QConfig#

class QConfig(weight_observer, act_observer, weight_fake_quant, act_fake_quant)[source]#

A config class indicating how to do quantize toward QATModule ‘s activation and weight. See set_qconfig for detail usage.

Parameters:
  • weight_observer – interface to instantiate an Observer indicating how to collect scales and zero_point of wegiht.

  • act_observer – similar to weight_observer but toward activation.

  • weight_fake_quant – interface to instantiate a FakeQuantize indicating how to do fake_quant calculation.

  • act_observer – similar to weight_fake_quant but toward activation.

Examples

# Default EMA QConfig for QAT.
ema_fakequant_qconfig = QConfig(
    weight_observer=partial(MinMaxObserver, dtype="qint8_narrow"),
    act_observer=partial(ExponentialMovingAverageObserver, dtype="qint8"),
    weight_fake_quant=partial(FakeQuantize, dtype="qint8_narrow"),
    act_fake_quant=partial(FakeQuantize, dtype="qint8"),
)

Each parameter is a class rather than an instance. And we recommand using functools.partial to add initialization parameters of the class, so that don’t need to provide parameters in set_qconfig.

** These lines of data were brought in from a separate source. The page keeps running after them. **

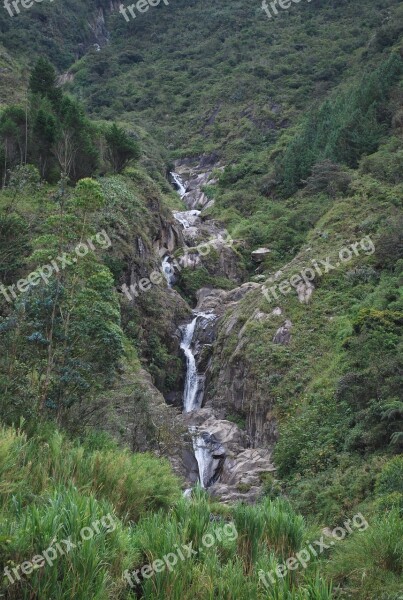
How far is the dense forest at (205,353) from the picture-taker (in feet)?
19.1

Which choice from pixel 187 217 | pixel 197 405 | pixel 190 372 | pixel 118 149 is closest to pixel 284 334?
pixel 197 405

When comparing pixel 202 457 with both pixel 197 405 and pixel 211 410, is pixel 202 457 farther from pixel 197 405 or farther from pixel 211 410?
pixel 197 405

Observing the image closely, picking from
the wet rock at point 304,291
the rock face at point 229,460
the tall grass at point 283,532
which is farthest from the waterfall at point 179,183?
the tall grass at point 283,532

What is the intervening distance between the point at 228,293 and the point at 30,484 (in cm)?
2689

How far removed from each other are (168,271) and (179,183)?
25.4m

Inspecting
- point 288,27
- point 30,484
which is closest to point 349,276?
point 30,484

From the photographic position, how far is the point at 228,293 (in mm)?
33156

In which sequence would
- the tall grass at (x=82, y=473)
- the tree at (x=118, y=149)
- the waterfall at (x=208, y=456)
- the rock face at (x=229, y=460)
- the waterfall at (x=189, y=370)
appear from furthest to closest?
the tree at (x=118, y=149) → the waterfall at (x=189, y=370) → the waterfall at (x=208, y=456) → the rock face at (x=229, y=460) → the tall grass at (x=82, y=473)

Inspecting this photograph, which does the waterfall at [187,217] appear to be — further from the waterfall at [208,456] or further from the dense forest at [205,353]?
the waterfall at [208,456]

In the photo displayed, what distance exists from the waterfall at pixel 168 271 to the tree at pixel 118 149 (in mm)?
6509

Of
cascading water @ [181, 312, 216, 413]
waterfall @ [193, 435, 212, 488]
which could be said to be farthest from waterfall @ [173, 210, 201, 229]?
waterfall @ [193, 435, 212, 488]

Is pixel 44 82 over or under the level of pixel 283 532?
over

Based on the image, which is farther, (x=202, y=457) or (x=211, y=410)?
(x=211, y=410)

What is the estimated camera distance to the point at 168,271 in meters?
34.0
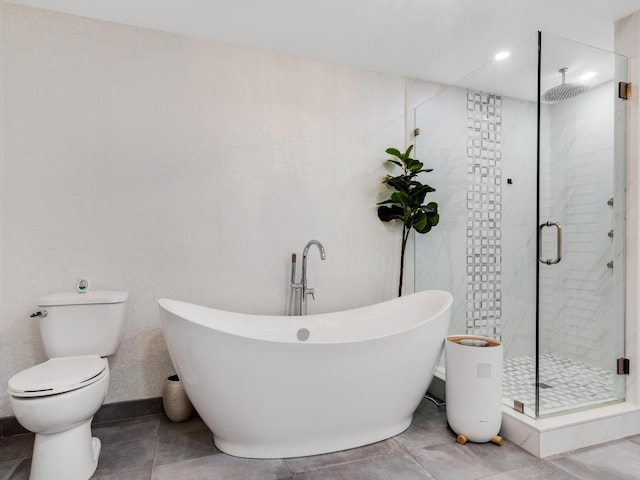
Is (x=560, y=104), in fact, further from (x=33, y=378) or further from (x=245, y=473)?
(x=33, y=378)

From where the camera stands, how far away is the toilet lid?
148 cm

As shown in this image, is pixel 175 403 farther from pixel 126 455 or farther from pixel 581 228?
pixel 581 228

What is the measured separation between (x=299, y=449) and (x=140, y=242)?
1481mm

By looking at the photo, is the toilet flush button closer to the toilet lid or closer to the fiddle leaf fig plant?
the toilet lid

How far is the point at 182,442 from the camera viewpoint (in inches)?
76.6

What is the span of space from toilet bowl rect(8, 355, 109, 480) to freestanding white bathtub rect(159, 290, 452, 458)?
1.20 ft

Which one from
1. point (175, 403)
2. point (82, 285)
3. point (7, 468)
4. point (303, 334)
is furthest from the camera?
point (303, 334)

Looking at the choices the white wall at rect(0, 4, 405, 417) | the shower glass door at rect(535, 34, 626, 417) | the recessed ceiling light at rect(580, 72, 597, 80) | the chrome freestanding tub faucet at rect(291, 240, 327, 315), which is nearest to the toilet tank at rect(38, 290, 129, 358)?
the white wall at rect(0, 4, 405, 417)

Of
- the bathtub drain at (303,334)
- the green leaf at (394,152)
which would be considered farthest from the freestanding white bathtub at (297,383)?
the green leaf at (394,152)

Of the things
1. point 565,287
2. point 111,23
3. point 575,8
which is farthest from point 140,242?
point 575,8

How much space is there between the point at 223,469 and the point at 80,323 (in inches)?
41.3

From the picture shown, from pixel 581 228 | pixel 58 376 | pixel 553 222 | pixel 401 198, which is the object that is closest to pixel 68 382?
pixel 58 376

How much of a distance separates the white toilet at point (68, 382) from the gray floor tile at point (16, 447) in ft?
1.16

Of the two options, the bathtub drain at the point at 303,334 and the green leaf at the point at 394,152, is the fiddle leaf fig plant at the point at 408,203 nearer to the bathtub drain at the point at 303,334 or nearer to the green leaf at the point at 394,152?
the green leaf at the point at 394,152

Usually we choose narrow version dtype (like qint8_narrow) for weight related paramters and normal version for activation related ones. For the result of multiplication and addition as a * b + c * d, if four variables are all -128 of dtype qint8, then the result will be 2^15 and cause overflow. Weights are commonly calculated in this way, so need to narrow qmin to -127.